[Exercise]:
Copy the material below word for word, starting at its beginning and continuing through the line containing "3725 centimetres". Leave out the pictures.

[Spatial question entries]
......
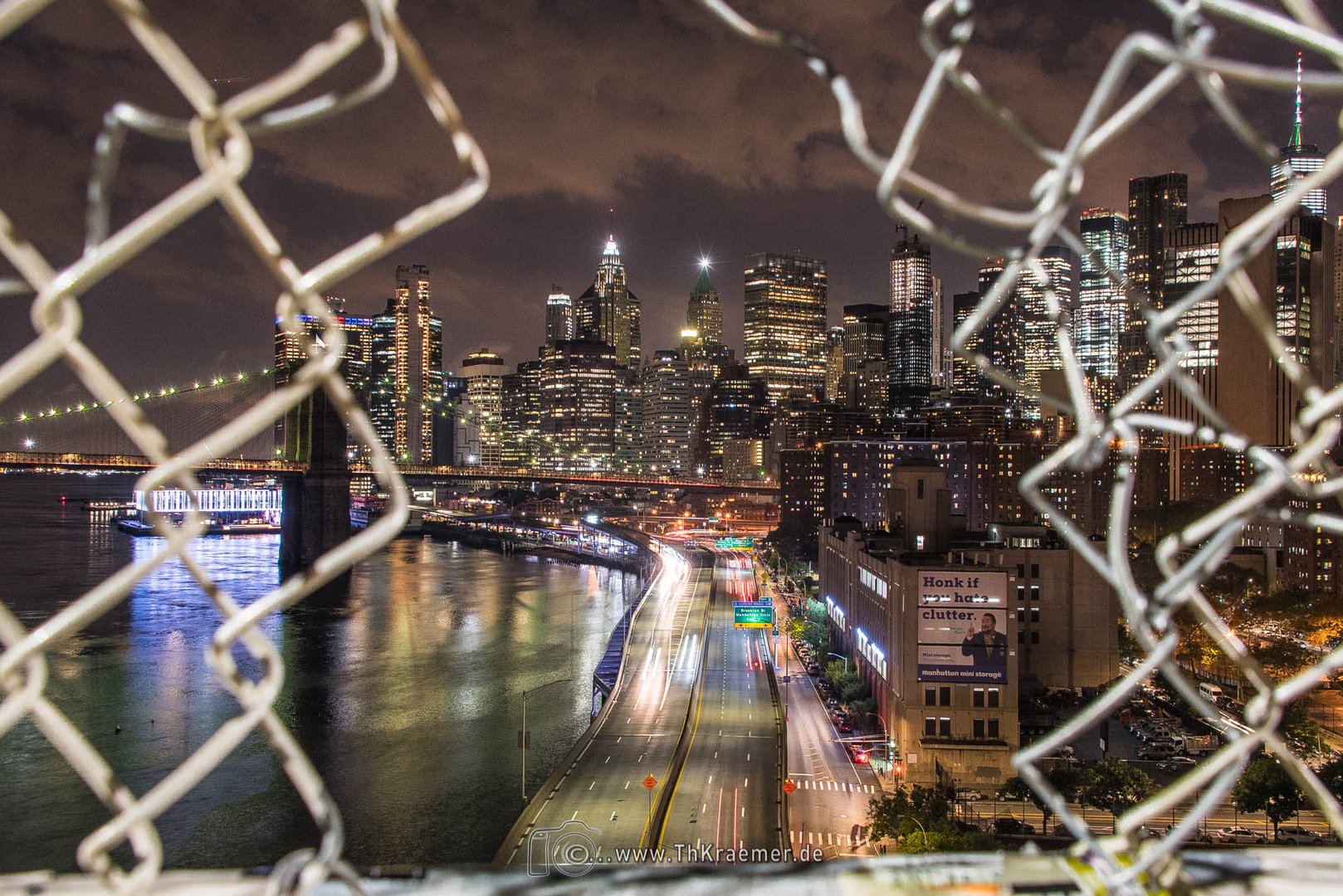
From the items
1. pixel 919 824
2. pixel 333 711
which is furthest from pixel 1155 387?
pixel 333 711

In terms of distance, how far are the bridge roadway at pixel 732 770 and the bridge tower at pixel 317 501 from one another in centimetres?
1987

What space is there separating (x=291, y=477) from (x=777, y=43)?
3725 centimetres

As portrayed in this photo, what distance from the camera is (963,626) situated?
38.0ft

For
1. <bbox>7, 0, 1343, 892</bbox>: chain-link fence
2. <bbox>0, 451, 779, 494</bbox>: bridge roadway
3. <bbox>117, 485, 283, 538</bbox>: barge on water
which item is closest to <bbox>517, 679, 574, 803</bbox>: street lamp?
<bbox>0, 451, 779, 494</bbox>: bridge roadway

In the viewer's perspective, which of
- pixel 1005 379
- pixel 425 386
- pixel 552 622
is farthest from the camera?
pixel 425 386

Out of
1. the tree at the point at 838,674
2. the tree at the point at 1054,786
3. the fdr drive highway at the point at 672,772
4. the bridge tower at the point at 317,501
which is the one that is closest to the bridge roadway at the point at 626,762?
the fdr drive highway at the point at 672,772

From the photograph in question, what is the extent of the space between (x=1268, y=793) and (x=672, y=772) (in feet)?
21.9

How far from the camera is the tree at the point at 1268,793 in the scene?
9.64 meters

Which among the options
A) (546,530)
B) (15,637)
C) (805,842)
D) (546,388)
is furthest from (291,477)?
(546,388)

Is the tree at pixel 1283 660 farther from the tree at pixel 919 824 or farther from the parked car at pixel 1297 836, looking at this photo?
the tree at pixel 919 824

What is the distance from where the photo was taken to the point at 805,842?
9641 mm

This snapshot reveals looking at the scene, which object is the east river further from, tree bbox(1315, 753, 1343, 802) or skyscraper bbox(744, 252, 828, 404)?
skyscraper bbox(744, 252, 828, 404)

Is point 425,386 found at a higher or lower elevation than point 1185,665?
higher

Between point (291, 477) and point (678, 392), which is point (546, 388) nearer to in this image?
point (678, 392)
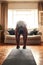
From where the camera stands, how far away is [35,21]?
31.8 feet

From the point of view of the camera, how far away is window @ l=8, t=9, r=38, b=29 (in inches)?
381

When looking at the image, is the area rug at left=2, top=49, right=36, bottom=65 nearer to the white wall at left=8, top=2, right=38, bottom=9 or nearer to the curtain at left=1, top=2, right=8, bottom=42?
the curtain at left=1, top=2, right=8, bottom=42

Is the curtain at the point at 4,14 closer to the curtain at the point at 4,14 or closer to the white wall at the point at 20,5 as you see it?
the curtain at the point at 4,14

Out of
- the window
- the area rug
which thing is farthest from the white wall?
the area rug

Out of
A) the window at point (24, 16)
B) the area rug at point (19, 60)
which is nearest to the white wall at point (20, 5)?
the window at point (24, 16)

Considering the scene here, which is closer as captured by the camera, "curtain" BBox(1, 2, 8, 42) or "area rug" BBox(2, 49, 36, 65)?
"area rug" BBox(2, 49, 36, 65)

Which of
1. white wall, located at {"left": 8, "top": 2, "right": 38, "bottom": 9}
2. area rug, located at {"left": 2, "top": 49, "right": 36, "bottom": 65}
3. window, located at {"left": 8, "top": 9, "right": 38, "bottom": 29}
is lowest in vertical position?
area rug, located at {"left": 2, "top": 49, "right": 36, "bottom": 65}

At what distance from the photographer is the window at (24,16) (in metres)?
9.68

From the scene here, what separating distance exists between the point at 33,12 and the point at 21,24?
12.7ft

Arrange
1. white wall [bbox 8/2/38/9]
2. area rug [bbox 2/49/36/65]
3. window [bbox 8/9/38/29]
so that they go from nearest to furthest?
1. area rug [bbox 2/49/36/65]
2. white wall [bbox 8/2/38/9]
3. window [bbox 8/9/38/29]

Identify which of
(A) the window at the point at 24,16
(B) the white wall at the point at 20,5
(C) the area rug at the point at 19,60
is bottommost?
(C) the area rug at the point at 19,60

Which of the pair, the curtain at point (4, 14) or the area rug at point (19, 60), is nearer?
the area rug at point (19, 60)

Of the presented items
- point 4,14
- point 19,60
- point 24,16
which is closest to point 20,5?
point 24,16

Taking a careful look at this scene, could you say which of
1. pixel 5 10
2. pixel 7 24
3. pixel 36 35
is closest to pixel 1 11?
pixel 5 10
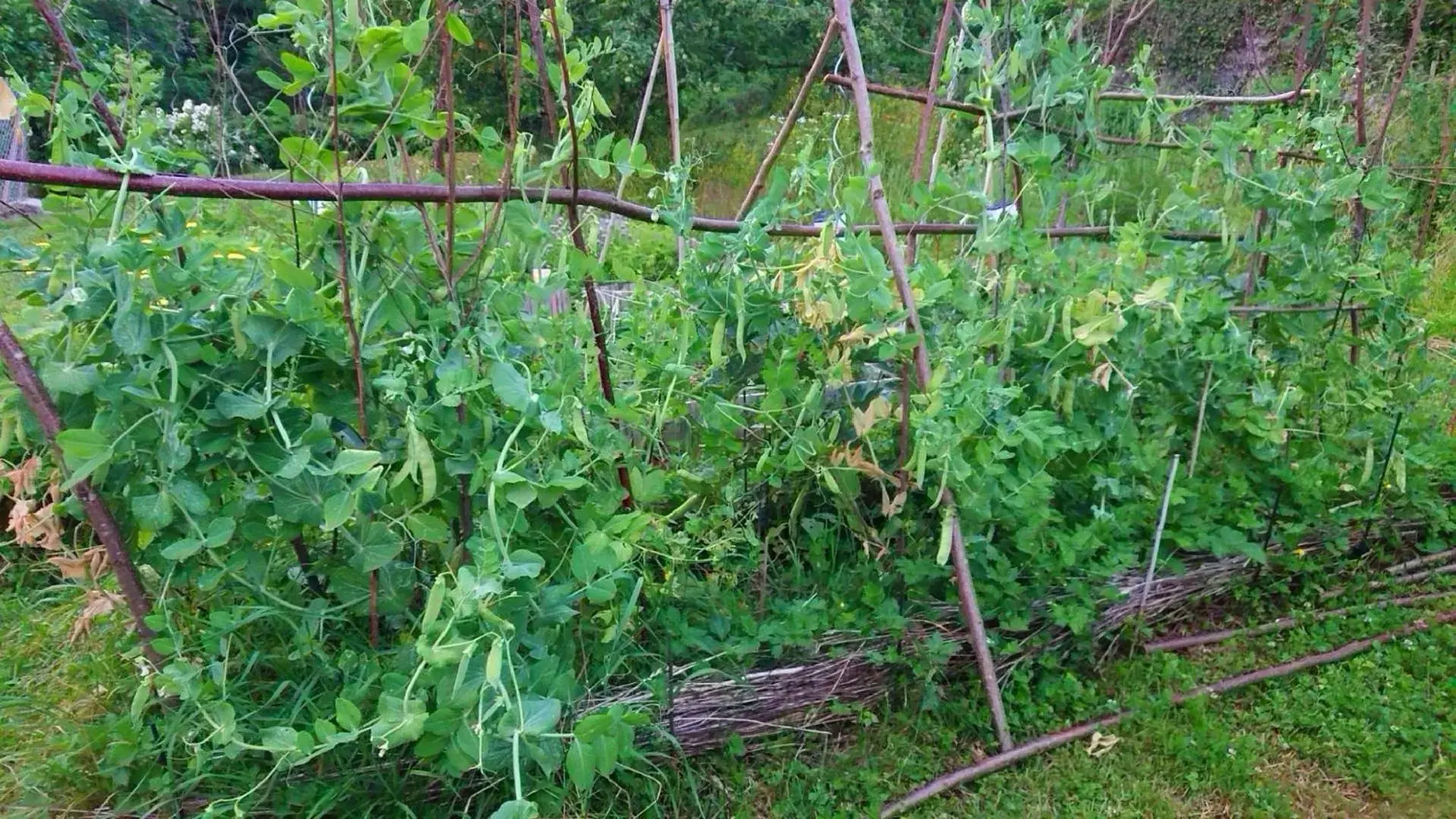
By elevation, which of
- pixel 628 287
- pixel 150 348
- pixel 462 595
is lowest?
pixel 628 287

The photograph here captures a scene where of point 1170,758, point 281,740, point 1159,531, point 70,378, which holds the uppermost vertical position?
point 70,378

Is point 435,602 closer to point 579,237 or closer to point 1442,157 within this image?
point 579,237

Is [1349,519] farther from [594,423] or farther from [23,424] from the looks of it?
[23,424]

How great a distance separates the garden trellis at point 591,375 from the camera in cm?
144

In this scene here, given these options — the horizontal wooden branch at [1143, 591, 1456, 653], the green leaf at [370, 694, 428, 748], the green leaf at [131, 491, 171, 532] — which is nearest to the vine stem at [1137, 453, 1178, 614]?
the horizontal wooden branch at [1143, 591, 1456, 653]

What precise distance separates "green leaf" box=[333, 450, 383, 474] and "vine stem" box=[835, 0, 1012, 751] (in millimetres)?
1048

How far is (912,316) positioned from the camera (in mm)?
1958

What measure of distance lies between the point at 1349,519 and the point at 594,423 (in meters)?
2.29

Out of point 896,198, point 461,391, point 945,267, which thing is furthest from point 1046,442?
point 896,198

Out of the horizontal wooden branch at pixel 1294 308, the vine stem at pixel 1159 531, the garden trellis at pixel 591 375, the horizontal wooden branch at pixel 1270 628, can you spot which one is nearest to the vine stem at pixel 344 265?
the garden trellis at pixel 591 375

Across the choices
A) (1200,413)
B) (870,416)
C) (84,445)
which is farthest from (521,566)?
(1200,413)

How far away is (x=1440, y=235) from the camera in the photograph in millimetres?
5582

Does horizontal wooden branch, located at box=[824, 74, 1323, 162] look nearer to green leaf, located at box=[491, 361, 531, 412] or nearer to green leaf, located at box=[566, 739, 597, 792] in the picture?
green leaf, located at box=[491, 361, 531, 412]

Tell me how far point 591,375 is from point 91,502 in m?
0.85
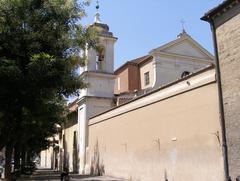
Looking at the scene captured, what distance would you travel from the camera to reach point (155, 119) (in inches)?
798

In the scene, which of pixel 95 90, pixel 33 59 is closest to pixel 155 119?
pixel 33 59

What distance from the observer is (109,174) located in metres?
27.3

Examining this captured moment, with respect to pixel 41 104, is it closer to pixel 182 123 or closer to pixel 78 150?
pixel 182 123

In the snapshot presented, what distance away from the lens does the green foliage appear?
39.2 feet

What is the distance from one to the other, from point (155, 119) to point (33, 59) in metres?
10.0

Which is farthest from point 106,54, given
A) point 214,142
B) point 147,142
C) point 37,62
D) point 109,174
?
point 37,62

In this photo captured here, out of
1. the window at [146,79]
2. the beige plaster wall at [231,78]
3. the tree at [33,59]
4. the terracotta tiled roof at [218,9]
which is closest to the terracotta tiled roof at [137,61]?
the window at [146,79]

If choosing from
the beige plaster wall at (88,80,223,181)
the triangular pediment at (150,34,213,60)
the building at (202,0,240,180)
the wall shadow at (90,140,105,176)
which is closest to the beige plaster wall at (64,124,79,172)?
the wall shadow at (90,140,105,176)

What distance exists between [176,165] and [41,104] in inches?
302

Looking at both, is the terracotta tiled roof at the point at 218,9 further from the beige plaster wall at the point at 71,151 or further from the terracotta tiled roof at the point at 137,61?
the beige plaster wall at the point at 71,151

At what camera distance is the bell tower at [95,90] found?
3478 centimetres

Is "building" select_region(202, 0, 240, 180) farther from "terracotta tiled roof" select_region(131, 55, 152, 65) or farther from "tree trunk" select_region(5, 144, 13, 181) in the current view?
"terracotta tiled roof" select_region(131, 55, 152, 65)

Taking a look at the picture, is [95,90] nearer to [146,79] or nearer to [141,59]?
[146,79]

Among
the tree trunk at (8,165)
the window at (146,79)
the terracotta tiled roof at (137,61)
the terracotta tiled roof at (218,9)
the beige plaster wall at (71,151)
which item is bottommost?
the tree trunk at (8,165)
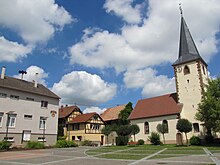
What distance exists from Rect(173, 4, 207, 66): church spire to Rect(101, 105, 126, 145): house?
1846cm

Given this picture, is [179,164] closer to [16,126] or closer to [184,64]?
[16,126]

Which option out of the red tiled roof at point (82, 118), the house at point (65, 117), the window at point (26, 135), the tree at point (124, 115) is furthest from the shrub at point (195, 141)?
the house at point (65, 117)

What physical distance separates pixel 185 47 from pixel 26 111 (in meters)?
29.2

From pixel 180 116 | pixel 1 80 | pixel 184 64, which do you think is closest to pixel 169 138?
pixel 180 116

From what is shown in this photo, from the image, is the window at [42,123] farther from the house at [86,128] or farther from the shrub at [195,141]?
the shrub at [195,141]

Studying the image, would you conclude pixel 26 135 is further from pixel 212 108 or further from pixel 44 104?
pixel 212 108

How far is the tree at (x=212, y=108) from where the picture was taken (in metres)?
24.8

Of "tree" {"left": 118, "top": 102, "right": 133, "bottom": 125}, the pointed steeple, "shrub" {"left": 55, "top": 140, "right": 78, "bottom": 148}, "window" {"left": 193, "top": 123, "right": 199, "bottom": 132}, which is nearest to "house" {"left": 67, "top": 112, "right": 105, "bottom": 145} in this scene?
"tree" {"left": 118, "top": 102, "right": 133, "bottom": 125}

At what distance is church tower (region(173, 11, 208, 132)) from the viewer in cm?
3338

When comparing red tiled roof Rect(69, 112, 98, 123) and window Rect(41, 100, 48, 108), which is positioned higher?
window Rect(41, 100, 48, 108)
......
[Reply]:
From the items
1. pixel 919 824
2. pixel 333 711
which is furthest from pixel 1155 387?
pixel 333 711

In terms of distance, how far are the bridge roadway at pixel 732 770 and the bridge tower at pixel 317 501 from one another in centimetres?
1987

What space is there separating (x=291, y=477) from (x=777, y=43)?
3725 centimetres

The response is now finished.